----- Text -----

Those many dozens of us who attended a June 2013 visioning exercise for Douglas Fluhrer Park were repeatedly told that we were not allowed to talk about the Wellington Street Extension. Those were the orders from City Council to the consultants. Besides pushing back against this prohibition, the main things we said we valued about the part were 1) quiet; 2) wildlife; 3) only North End waterfront park; and 4) waterfront. The consultants’ report, titled the High Level Vision report, produced in May 2014, visualizes this in a word cloud:
And here are the things people said they most liked to do in the park, also from the report:
The October 2013 public meeting manifested more public dissatisfaction with the ban on discussion of the WSE: despite the moderators’ efforts, the report admits, “much of the discussion focussed on the potential for the proposed Wellington Street Extension.”
Looks kind of pretty, doesn’t it? It is what mayoral candidate Bryan Paterson is referring to when he talks about “a great linear park that would just be spectacular.” But the drawing shows a road much narrower than the whole right of way of 26 metres; it says it would peacefully “pass along the western edge of the park.” The report is based on the premise of a two-lane road at 3.5 metres per lane, with bike lanes on each side at 1.5 m, and a sidewalk on the west side at 1.5 m, for a total of 11.5 m in width.

----- Data -----

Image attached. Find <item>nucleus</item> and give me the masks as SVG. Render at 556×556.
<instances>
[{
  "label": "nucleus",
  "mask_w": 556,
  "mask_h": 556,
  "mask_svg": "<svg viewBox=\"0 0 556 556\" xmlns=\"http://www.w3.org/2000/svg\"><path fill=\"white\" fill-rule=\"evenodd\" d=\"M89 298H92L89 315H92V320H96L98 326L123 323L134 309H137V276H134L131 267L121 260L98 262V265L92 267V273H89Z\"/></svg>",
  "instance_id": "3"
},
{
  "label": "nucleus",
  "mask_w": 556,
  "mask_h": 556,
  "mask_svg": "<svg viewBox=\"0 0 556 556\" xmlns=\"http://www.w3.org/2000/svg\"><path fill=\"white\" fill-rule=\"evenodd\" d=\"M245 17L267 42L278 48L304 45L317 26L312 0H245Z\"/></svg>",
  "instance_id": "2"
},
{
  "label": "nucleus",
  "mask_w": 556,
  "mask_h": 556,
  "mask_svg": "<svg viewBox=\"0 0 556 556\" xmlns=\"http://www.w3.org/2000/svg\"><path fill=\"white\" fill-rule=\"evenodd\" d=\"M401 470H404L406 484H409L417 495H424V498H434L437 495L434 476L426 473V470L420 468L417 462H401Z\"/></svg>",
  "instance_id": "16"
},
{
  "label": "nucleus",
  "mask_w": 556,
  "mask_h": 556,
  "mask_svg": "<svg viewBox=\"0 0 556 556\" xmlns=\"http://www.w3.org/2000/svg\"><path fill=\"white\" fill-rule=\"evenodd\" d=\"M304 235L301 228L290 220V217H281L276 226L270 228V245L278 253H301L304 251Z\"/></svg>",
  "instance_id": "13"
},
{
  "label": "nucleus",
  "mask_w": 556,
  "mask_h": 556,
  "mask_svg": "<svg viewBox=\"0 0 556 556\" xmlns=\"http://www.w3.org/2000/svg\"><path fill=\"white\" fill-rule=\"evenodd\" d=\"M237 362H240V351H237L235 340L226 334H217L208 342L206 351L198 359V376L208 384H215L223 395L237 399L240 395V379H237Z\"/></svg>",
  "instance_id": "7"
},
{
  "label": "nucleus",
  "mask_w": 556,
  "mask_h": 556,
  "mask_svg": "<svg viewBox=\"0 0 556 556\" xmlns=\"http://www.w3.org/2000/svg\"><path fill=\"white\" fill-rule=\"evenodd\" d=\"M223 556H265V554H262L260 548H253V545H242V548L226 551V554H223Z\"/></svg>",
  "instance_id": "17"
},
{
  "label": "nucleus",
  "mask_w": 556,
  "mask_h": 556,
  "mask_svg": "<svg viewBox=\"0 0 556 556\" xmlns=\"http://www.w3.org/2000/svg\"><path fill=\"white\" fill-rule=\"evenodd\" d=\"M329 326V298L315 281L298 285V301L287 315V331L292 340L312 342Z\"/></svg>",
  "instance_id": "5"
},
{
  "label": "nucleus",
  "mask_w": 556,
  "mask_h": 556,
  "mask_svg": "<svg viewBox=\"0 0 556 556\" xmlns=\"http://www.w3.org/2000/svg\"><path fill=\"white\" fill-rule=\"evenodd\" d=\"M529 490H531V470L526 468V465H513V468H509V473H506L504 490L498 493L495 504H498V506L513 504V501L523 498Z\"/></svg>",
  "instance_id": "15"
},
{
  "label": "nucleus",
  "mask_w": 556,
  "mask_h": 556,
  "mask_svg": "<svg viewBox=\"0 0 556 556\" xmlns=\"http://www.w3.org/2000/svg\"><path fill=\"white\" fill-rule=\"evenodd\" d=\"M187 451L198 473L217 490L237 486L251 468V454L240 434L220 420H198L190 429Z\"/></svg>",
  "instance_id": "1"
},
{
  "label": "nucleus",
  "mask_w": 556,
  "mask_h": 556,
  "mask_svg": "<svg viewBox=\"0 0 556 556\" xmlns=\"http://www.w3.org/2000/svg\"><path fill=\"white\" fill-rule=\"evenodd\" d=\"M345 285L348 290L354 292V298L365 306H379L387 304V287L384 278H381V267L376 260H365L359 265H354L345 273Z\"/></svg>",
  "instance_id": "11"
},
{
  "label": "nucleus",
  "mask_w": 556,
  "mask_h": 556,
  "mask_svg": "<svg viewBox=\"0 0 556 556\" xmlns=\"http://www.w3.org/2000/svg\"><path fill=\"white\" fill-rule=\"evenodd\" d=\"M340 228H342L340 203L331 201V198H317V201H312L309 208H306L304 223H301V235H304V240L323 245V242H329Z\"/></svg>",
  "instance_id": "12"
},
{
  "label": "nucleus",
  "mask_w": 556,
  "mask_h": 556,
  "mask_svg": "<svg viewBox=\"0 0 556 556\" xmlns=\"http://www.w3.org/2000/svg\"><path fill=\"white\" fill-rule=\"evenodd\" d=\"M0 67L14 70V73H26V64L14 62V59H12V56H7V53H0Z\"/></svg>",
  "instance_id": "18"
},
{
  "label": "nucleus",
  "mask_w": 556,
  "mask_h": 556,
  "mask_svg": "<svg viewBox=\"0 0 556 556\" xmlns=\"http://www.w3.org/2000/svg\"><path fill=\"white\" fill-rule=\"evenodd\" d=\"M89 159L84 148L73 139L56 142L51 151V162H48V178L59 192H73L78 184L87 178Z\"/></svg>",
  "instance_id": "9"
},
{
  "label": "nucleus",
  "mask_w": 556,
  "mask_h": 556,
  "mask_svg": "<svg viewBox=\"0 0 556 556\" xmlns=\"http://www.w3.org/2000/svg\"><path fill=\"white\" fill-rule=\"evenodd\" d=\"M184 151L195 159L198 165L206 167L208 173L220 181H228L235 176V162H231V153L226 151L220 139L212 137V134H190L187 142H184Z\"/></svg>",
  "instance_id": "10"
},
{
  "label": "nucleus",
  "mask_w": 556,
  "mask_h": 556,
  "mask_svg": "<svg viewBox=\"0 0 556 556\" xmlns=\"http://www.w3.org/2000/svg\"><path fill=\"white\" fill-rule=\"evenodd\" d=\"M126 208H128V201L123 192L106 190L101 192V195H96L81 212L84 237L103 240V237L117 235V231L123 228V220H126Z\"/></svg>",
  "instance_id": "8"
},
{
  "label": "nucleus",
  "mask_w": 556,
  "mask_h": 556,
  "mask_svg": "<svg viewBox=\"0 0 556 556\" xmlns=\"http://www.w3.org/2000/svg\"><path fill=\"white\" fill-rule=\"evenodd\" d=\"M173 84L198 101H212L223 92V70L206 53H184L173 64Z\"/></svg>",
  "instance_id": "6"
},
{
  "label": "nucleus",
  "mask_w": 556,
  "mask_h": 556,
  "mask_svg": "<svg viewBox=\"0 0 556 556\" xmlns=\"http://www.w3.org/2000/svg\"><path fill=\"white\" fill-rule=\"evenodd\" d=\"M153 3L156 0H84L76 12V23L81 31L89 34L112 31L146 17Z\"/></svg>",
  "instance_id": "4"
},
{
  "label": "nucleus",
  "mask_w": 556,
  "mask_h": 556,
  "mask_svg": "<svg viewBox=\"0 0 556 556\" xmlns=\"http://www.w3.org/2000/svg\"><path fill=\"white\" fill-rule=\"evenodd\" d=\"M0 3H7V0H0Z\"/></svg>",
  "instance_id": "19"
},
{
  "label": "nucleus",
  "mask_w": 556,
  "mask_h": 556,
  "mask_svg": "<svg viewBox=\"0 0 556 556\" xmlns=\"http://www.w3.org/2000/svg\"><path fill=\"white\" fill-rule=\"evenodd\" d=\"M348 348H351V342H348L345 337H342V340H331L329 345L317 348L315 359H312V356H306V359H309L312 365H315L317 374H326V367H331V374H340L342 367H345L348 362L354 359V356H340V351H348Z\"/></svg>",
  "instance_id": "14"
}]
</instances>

-----

*Exercise objective*
Write the next part of the text on Douglas Fluhrer Park and the Wellington Street Extension, starting right after its last sentence.

*Result*
Who is going to decide whether this road is “the major transportation corridor into the downtown” (again in Bryan Paterson’s words), in which case it would have to be wider (in the 2006 ESR it is proposed to have a speed limit of 50 km/h), or the more modest local road the park planners imagined (which would surely have to have a speed limit of 40 km/h like Rideau Street)? What will be the decision-making process going forward? Mayoral candidate Dorothy Hector told me last night that she is committed to a more open planning process, but we certainly have not seen that so far. How will we get there? If we don’t have credible assurances of a broad, imaginative, and evidence-based process, we will just have to keep saying no to the whole idea.